5. Around all beings I went, the web (tántu) of righteousness stretched out for beholding, where the gods, having attained immortality (amṛ́ta) bestirred themselves (?īraya-) upon the same place of union (yóni).

The proper rendering of d is especially doubtful, but ádhi, by its independent accent (which is established by Prāt. iv. 5), is clearly only a strengthener of the locative sense of yónāu. In b, perhaps better 'to behold the web' etc. (the comm. absurdly explains the particle kám as sukhātmakam brahma). The second half-verse is, as noted above, found in VS., TA., and Ppp., combined into one verse with our 3 a, b; Ppp. has in it ānaçānā samāne dhāmann adhī ”rayanta; VS. reads tṛtī́ye dhā́man for our samāné yónāu; TA., tṛtī́ye dhā́māny abhy āírayanta. Ppp. has as vs. 5 something quite different: for a, pari dyāvāpṛthivī sadyā ”yam (exchanging 4 a and 5 a: see under 4); for b, our own b; for c, d devo devatvam abhirakṣamāṇas samānaṁ bandhuṁ viparicchad ekaḥ. The first pāda requires the harsh resolution vi-çu-ā to make it full ⌊víçvāni would be easier⌋.
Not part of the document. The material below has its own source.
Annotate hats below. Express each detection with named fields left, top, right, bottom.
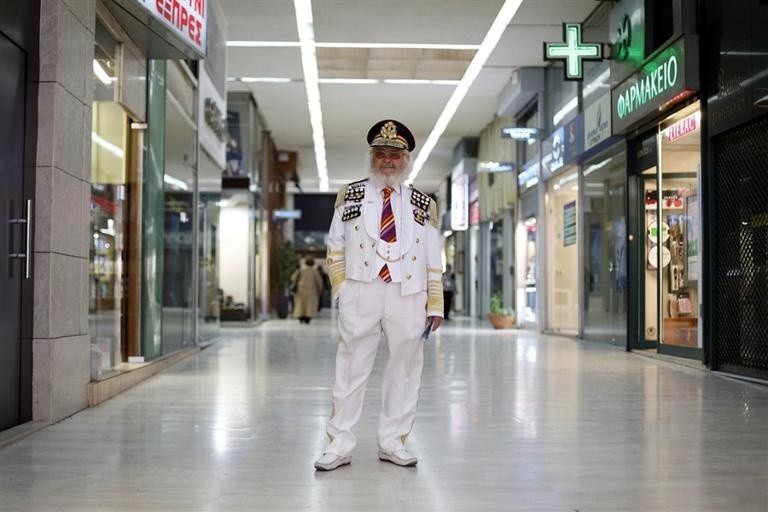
left=367, top=120, right=415, bottom=152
2. To Gandharvas and Apsarases.

[Mātṛnāman.—gandharvāpsarodevatyam. trāiṣṭubham: 1. virāḍjagatī; 4. 3-p. virāṇnāmagāyatrī; 5. bhuriganuṣṭub.]

Found in Pāipp. i. (only in the nāgarī copy). Called by Kāuç. (8. 24), with vi. 111 and viii. 6 (and the schol. add iv. 20: see ib., note), mātṛnāmāni 'mother-names' (perhaps from the alleged author); they are employed in a remedial rite (26. 29: "against seizure by Gandharvas, Apsarases, demons etc." comm.), and several times (94. 15; 95. 4; 96. 4; 101. 3; 114. 3; 136. 9) in charms against various portents (adbhutāni). And verse 1 is allowed by Vāit. (36. 28) to be used in the açvamedha sacrifice as alternative for one given in its text (27). Further, the comm. quotes the mātṛnāman hymns from the Çānti Kalpa (16) as accompanying an offering in the sacrifice to the planets (grahayajña); and from the Nakṣ. Kalpa (23) in the tantrabhūtā mahāçānti.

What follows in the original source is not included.